Für Bürgerinnen und Bürger ist vor allem der Kontakt mit den feinen Brennhaaren problematisch. Sie enthalten das Nesselgift Thaumetopoein und können allergische Reaktionen auslösen. Genannt werden unter anderem starker Juckreiz, Hautausschläge und Atembeschwerden. In seltenen Fällen kann es auch zu schweren allergischen Reaktionen kommen.

Die Stadt rät deshalb ausdrücklich dazu, Abstand zu halten und weder Raupen noch Nester zu berühren. Betroffene Bereiche sollten möglichst vollständig gemieden werden. Dabei ist zu beachten, dass auch alte Nester noch über Jahre hinweg gefährlich sein können.

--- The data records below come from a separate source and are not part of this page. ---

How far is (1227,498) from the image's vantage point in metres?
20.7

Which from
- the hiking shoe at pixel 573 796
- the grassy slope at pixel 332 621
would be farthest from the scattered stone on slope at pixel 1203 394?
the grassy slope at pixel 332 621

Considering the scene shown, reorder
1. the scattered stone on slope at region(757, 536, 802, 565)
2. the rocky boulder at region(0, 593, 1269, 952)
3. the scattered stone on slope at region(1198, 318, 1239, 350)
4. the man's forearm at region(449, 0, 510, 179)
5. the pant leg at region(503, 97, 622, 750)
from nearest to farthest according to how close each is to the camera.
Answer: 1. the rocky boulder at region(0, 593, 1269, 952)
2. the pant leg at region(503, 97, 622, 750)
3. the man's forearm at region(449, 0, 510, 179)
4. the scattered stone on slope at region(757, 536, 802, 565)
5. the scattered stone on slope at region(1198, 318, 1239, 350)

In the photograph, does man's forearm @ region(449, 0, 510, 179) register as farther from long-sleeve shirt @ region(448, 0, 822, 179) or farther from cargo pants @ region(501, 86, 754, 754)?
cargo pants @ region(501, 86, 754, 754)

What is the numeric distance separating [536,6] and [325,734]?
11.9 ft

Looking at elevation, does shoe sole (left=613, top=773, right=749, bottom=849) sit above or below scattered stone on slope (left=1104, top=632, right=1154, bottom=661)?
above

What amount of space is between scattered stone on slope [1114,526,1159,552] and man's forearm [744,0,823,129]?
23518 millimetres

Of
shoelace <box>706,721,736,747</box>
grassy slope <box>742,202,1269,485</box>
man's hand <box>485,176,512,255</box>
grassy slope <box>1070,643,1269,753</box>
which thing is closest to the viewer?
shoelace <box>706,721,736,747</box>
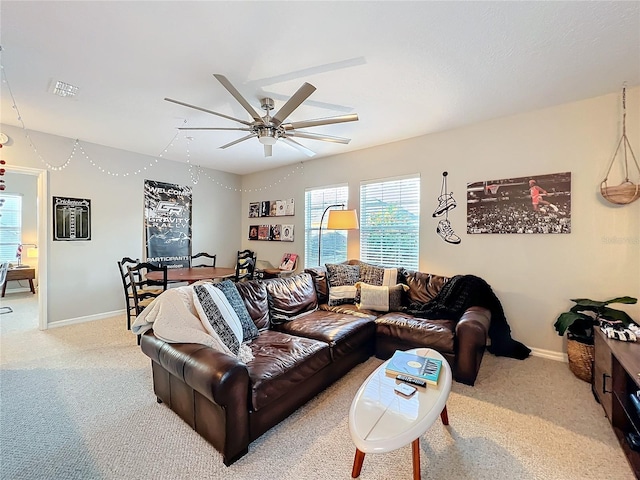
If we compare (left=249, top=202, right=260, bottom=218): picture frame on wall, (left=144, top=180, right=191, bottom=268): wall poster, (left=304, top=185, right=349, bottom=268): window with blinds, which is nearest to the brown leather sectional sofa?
(left=304, top=185, right=349, bottom=268): window with blinds

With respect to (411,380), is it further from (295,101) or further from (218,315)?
(295,101)

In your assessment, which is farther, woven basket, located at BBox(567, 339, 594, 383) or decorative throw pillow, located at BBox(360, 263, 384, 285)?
decorative throw pillow, located at BBox(360, 263, 384, 285)

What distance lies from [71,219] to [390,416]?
487 centimetres

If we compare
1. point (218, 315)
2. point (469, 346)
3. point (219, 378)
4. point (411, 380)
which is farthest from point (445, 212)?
point (219, 378)

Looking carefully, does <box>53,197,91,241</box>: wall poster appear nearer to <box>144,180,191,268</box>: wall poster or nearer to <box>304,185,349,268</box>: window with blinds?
<box>144,180,191,268</box>: wall poster

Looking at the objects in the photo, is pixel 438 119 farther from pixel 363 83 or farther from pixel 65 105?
pixel 65 105

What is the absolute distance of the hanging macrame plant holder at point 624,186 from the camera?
2553 mm

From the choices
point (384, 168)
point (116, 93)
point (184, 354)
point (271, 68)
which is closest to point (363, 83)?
point (271, 68)

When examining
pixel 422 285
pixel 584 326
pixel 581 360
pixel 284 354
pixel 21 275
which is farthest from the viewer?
pixel 21 275

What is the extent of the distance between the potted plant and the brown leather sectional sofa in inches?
28.6

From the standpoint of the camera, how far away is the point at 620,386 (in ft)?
6.12

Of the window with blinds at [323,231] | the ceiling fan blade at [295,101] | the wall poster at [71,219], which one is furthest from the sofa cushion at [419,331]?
the wall poster at [71,219]

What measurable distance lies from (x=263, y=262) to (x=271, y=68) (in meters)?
4.06

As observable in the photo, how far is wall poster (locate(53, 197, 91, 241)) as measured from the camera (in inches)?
156
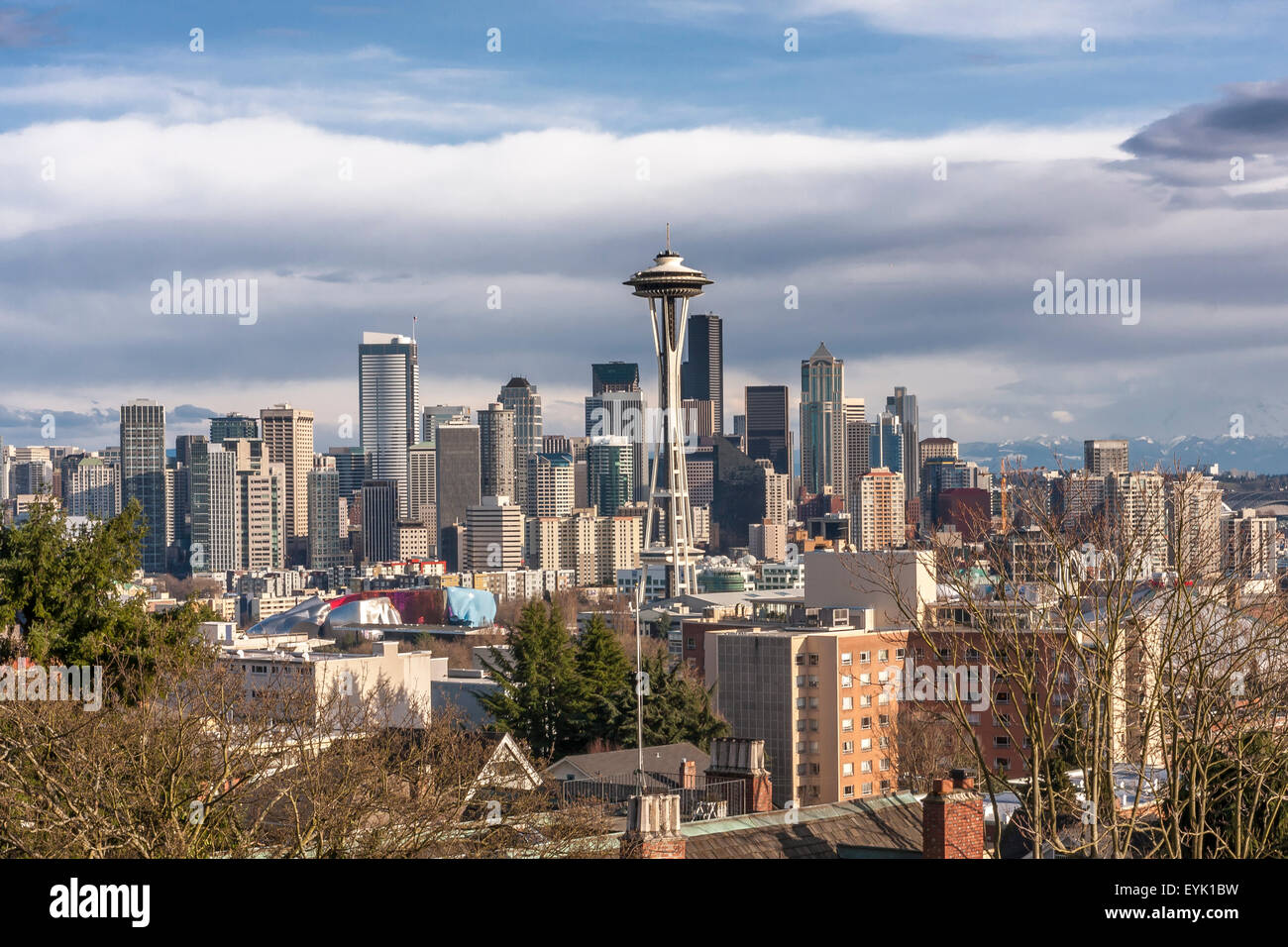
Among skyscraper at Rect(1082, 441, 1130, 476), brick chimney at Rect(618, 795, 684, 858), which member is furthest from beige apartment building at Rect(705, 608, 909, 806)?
skyscraper at Rect(1082, 441, 1130, 476)

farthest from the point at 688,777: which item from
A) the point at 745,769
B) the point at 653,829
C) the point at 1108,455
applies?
the point at 1108,455

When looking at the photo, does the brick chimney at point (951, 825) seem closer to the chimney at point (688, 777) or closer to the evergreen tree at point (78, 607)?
the evergreen tree at point (78, 607)

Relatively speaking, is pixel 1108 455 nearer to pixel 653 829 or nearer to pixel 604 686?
pixel 604 686

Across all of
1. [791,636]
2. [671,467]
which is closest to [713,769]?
[791,636]

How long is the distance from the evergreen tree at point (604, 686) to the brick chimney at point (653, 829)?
28.3 m

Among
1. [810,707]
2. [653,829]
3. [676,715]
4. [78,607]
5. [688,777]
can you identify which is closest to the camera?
[653,829]

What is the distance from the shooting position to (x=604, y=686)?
48.5 meters

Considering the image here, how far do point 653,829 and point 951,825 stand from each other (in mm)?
5515

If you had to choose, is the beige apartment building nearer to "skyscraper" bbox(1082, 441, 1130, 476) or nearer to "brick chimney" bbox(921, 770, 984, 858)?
"brick chimney" bbox(921, 770, 984, 858)

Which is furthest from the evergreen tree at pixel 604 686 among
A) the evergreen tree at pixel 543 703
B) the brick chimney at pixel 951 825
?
the brick chimney at pixel 951 825

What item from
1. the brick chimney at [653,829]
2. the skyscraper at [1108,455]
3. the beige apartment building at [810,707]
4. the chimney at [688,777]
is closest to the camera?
the brick chimney at [653,829]

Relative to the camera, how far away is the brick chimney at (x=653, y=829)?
15781mm

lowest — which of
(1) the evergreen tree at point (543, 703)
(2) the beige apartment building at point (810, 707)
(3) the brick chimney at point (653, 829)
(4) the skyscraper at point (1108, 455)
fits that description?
(2) the beige apartment building at point (810, 707)
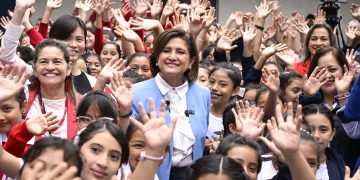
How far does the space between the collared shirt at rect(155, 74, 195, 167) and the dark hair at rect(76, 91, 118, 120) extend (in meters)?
0.32

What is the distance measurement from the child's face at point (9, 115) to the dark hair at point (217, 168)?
938mm

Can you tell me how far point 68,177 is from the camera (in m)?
1.96

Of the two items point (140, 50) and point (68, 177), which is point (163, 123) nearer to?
point (68, 177)

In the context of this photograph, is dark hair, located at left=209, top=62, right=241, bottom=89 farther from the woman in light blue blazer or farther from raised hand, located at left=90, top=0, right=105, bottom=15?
raised hand, located at left=90, top=0, right=105, bottom=15

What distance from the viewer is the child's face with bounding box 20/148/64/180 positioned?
224 centimetres

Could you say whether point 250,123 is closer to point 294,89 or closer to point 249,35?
point 294,89

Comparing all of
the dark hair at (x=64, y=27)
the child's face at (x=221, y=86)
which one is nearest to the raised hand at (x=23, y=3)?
the dark hair at (x=64, y=27)

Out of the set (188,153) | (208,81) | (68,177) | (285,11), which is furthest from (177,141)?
(285,11)

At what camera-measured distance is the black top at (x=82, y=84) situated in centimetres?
396

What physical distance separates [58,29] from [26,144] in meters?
1.33

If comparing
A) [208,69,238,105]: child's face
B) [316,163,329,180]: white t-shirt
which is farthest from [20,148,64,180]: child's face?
[208,69,238,105]: child's face

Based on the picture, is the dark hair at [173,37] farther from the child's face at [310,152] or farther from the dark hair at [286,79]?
the dark hair at [286,79]

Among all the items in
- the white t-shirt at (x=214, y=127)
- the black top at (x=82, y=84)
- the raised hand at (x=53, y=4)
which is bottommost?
the white t-shirt at (x=214, y=127)

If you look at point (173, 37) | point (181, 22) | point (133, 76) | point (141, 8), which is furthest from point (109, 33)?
point (173, 37)
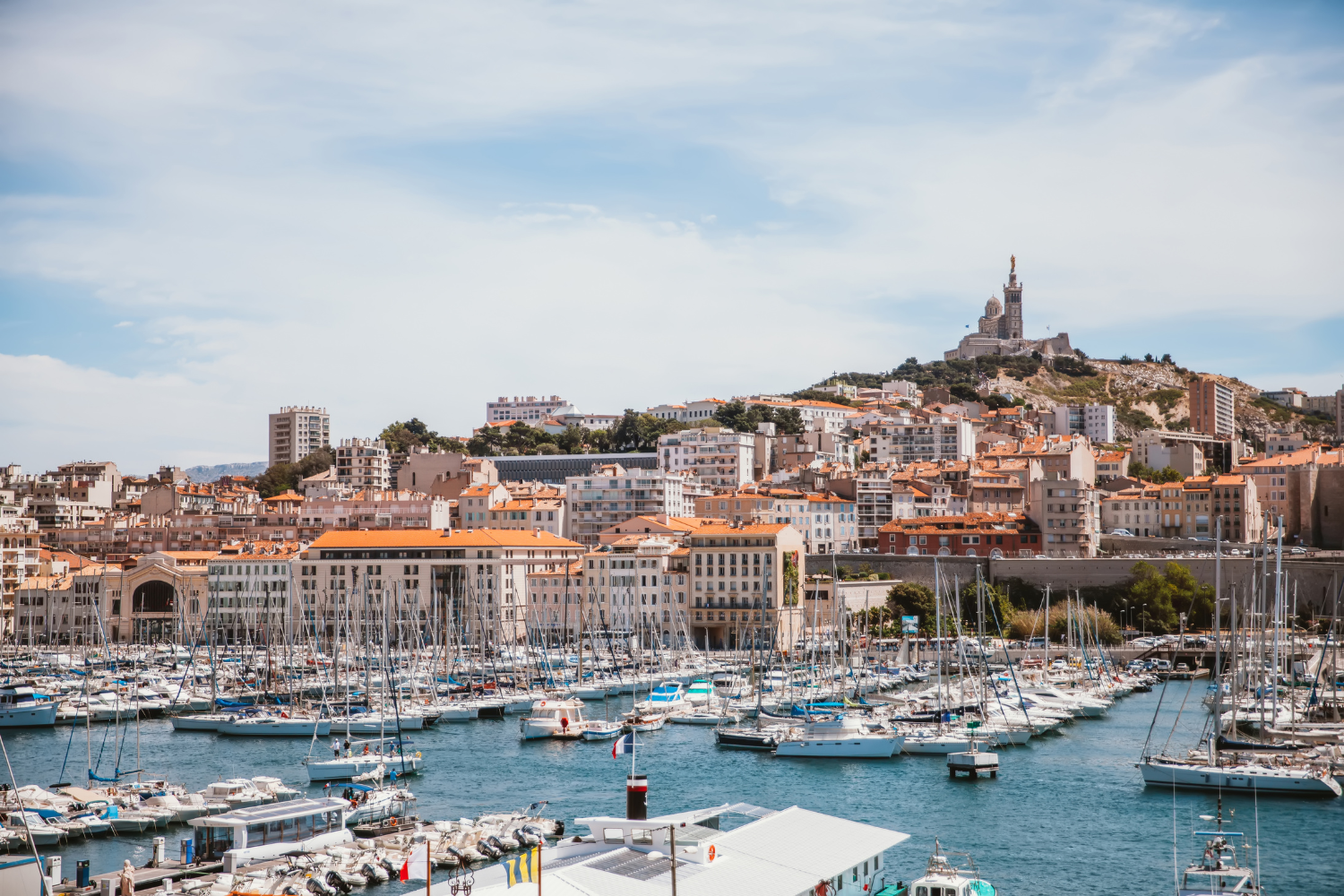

Besondere Vorsicht gilt bei Arbeiten unter Eichen, etwa in der Grünpflege. Werden Flächen mit Rasenmähern oder Freischneidern bearbeitet, können durch Erschütterungen Brennhaare in die Luft gelangen. Vor dem Einsatz von Geräten sollten betroffene Flächen daher gründlich darauf kontrolliert werden, ob Nester am Boden liegen.

Bei Fragen steht nach Angaben der Stadt Emmering die Kreisfachberatung für Gartenkultur und Landespflege zur Verfügung.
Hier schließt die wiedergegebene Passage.